Francis was reluctant to join the film, but after much personal  pursuit by Pasternak, she agreed and joined a cast of up and coming contract players: George Hamilton, Paula Prentiss, Dolores Hart, and a pre-Riddler Frank Gorshin. “Where The Boys Are” is the story of four college students going to St. Lauderdale for Spring Break--happy to escape the bleak snow of their Midwestern college life. The film was one of the first ones of the era to imply that college students have intrest in sex. 

“Where The Boys Are” was a huge smash when it was released in the Winter of 1960--inspiring many college students to flood into Ft. Lauderdale for their Spring break in 1961. The film’s title song, sung by Connie Francis was a hit as well, peaking at #4 on the Billboard charts. The movie inspired other studios to make their own “teenager beach films” like Warner Brothers’ “Palm Springs Weekend” and American International capping them all with their “Beach Party” film--which became quite a successful franchise during the decade. 

Warner Archive brings “Where The Boys Are” to blu-ray with an absolutely masterful looking 1080p image. I’ve seen the film broadcast many times on TCM before, and this is the best I’ve ever seen it look. The colors are vibrant, the picture is sharp, with the right amount of natural grain for a film shot in CinemaScope. The mono sound is rendered as a DTS-HD MA track, which is just as vibrant as the picture. The extras are ported over from the 2003 DVD and are very good. A commentary track by Paula Prentiss, a featurette with Prentiss and Francis, the trailer, and a newsreel from the film’s premiere in Ft. Lauderdale. 

In 1954 Jack Webb, star and creator of TV’s “Dragnet” brought his show to the big screen--which had previously been a radio series before making the jump to TV. The movie, which marked the first time a TV series had a big screen spin off, was distributed by Warner Brothers. In setting up the deal, Webb also inked plans to direct other features for the studio. He followed up the ‘54 film 1955’s “Pete Kelly’s Blues.”

Webb stars, directs, and produces the film--through his company Mark VII Ltd. The film is set in the roaring ‘20s, centered around a band leader Pete Kelly (Webb), and his band’s involvement trying to break a contract with a ganglord. Janet Leigh co-stars, as does Jazz great Peggy Lee, and in a cameo role Ella Fitzgerald. The film is a little uneven at times, but it’s not a bad flick. Lee is pretty impressive in her dramatic turn, earning an OSCAR nom for Best Supporting Actress. Webb in real life was a huge Jazz fan, and this is clearly a love letter to the music as much as it is a dramatic period piece. 

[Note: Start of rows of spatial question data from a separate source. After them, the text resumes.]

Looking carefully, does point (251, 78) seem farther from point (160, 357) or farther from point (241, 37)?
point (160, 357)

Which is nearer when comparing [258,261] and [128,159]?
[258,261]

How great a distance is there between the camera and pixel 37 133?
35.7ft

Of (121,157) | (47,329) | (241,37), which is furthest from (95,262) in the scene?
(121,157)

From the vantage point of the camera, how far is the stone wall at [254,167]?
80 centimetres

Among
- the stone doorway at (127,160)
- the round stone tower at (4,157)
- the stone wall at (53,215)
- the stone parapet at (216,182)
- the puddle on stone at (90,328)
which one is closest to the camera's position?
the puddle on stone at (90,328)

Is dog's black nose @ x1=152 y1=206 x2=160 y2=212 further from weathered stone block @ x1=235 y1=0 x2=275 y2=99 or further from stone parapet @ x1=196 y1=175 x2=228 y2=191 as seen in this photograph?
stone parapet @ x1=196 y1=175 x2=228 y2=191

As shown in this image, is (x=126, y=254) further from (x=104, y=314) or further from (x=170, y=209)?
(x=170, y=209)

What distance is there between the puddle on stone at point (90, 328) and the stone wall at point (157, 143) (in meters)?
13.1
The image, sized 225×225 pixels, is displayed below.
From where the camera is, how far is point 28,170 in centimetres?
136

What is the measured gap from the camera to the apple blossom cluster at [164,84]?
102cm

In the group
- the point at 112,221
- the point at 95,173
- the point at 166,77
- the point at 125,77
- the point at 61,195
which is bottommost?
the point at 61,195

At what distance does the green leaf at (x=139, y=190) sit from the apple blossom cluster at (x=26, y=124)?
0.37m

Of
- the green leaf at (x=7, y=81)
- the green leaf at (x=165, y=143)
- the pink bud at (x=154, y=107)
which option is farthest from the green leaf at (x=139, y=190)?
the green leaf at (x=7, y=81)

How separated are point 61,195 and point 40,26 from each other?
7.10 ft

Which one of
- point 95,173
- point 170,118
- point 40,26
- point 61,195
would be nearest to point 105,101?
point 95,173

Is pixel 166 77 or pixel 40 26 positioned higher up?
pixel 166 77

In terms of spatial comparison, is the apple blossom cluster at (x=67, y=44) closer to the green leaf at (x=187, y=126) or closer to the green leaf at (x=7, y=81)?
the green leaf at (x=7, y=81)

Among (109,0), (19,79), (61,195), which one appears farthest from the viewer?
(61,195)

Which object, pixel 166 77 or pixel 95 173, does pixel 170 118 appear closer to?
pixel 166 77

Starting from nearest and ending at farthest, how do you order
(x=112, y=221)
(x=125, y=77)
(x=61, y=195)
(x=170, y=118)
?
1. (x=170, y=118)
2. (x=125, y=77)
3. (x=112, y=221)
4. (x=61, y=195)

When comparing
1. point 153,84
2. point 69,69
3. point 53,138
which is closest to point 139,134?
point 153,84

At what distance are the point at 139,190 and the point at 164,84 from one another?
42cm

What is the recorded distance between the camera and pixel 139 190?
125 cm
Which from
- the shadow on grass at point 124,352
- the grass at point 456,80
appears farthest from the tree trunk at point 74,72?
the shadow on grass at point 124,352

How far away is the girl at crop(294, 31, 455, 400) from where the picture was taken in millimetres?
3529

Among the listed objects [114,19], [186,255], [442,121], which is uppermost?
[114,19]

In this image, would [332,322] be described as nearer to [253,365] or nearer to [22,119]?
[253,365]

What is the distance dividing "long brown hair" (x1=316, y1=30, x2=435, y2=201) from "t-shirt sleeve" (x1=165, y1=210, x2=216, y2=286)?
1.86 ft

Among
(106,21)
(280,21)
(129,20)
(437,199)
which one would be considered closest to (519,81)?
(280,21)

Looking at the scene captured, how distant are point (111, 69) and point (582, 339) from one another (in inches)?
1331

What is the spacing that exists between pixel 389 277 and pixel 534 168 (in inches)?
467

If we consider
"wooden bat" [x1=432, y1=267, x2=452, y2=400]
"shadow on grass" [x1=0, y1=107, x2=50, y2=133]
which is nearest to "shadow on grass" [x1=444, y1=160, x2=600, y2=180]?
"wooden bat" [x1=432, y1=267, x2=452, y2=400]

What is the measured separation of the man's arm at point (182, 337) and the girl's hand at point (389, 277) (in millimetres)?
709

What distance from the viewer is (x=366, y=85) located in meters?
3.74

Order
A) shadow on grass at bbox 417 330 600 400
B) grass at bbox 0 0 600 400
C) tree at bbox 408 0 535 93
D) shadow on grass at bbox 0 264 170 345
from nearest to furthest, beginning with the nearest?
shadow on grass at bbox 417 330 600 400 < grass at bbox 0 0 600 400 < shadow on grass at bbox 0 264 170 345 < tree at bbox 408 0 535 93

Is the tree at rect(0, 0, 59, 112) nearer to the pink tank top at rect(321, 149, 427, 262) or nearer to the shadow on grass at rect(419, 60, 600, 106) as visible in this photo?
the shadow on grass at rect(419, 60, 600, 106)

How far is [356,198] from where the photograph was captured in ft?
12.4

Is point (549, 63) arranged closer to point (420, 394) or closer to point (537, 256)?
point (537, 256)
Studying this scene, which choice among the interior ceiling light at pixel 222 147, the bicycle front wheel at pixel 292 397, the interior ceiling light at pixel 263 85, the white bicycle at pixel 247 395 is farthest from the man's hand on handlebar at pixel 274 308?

Shot in color and CinemaScope, Warner Archive’s blu-ray of “Pete Kelly’s Blues” looks darn impressive. An early CinemaScope film and shot in the dreaded WarnerColor process, there are a few moments of flaws from the film being produced in this manner. A couple of those “mumps” from distortion in the early CinemaScope lenses, and the WarnerColor process faded quickly. The color’s are good, but some of the darker tones have a blue hue to them. Sound is a DTS-HD MA 5.1 mix, created from a four track Stereo mix that was made for those original CinemaScope screenings. 

Another fine pair of blu-rays from Warner Archive, who simply have almost everyone else beat in the game of issuing deep catalog titles on blu-ray. Both come recommended by yours truly, both are welcome additions to have in HD.